There are a number of pros and cons associated with a community round. This is true when compared to other traditional financing methods.


Pros

  • Better Terms: Startups make their own terms so it allows startups to raise using a structure that suits them best.

  • New & Dedicated Customers: Startups can raise from their community and gain dedicated lifelong customers.

  • Dual Marketing: When you market your raise, you're likely to acquire new customers that are also dedicated investors.

  • Nearly anyone can raise: venture capital is incredibly exclusive with the overwhelming majority of companies seeking to raise failing. Nearly any legitimate company can raise through equity crowdfunding.

  • Relatively Cheap & Easy: Many platforms charge a flat rate and might charge a percentage of the amount raised. On average, companies dedicate between 15-25% of the amount raised to marketing costs and fees associated with a raise.

Cons

  • Regulatory Burdens: Issuers are required to file a yearly audit and raise update every year.

  • Difficulty Raising: There are often dozens of companies raising on platforms like StartEngine and Wefunder. This means issuers have stiff competition for investor dollars. Not all issuers are successful.
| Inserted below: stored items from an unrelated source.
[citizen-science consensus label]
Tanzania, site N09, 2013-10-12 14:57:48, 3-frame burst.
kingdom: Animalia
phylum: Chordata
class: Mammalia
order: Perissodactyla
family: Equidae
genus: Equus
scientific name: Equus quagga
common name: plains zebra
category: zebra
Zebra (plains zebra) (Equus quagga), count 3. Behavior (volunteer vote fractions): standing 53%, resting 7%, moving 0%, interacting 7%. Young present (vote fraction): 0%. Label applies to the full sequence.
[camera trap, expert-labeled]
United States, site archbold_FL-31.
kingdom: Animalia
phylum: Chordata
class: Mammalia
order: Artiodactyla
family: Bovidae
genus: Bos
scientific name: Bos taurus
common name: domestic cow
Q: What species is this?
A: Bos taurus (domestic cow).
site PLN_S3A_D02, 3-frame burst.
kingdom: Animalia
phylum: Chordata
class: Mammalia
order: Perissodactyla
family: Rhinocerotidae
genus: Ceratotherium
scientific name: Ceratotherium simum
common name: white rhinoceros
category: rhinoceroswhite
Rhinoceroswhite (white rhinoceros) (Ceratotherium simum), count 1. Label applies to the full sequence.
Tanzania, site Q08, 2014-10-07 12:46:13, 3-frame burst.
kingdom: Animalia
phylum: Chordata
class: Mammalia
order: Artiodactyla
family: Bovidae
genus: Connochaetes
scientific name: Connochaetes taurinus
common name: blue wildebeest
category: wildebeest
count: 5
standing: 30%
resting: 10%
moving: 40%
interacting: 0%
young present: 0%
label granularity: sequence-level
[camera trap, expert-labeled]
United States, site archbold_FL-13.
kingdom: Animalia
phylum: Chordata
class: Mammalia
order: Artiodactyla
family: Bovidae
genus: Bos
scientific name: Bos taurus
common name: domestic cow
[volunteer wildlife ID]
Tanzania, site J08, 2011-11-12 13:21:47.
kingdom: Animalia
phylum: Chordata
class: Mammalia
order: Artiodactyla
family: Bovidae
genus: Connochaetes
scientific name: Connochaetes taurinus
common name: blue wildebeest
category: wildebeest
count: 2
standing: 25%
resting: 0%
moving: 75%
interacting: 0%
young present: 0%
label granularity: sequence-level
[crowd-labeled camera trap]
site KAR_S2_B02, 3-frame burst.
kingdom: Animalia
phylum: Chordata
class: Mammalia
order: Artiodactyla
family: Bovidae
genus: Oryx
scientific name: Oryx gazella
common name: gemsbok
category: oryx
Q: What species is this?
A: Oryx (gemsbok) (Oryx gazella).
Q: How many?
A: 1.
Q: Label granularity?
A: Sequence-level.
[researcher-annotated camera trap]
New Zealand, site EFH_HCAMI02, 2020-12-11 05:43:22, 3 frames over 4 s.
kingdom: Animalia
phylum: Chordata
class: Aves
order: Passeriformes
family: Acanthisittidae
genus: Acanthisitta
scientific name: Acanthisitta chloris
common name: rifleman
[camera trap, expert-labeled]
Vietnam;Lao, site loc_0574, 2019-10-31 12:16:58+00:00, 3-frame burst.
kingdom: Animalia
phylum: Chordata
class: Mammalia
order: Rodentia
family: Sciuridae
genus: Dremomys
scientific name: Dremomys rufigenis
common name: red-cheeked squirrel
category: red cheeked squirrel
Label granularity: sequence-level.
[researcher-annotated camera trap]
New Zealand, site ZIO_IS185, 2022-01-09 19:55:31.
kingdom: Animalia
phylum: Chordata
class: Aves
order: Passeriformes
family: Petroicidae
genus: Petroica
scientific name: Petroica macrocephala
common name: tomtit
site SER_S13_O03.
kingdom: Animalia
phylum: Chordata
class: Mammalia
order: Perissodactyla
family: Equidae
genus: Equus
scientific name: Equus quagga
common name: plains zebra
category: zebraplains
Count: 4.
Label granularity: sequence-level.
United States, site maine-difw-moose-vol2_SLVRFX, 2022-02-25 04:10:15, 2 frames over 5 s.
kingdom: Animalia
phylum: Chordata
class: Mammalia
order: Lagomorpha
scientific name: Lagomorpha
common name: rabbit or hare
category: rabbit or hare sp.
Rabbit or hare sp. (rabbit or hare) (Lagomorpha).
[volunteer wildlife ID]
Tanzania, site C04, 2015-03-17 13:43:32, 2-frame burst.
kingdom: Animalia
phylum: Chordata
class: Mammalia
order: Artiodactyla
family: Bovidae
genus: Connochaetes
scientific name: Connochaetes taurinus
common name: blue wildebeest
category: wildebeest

  • Limited Amount Raised: Through Reg CF, issuers can only raise $5 million per year. Through Reg A, issuers can raise up to $75 million per year.

  • Investor Limits: While anyone can often invest, many retail investors are limited to a maximum of a couple of grand worth of investments.


Where to Launch a Community Round?

There are dozens of platforms to launch community rounds on. Many of the smaller ones are perceived as less reputable so it's often easier to raise funds on the larger ones. The top equity crowdfunding platforms are:

  1. StartEngine

  2. Wefunder

  3. Republic

  4. NetCapital

  5. DealMaker

But there are several others, and many are great potential platforms to raise on.


Marketing

Getting live is just the beginning. Once you're live, you now have to raise funds and hit your funding goals. Raising $5 million is an incredibly large amount of money and requires a comprehensive marketing plan to hit that goal. To hit $5 million, you would need about 10,000 investors to invest $500 each. On average, you should expect to spend between $1 million - $1.5 million if you wish to raise $5 million through equity crowdfunding if you can't directly raise the funds through an existing audience.


You can market your community round through organic and paid media, emails, friends and family and more. Having a comprehensive plan, including investors with confirmed interest in investing, is an important step in a successful community round.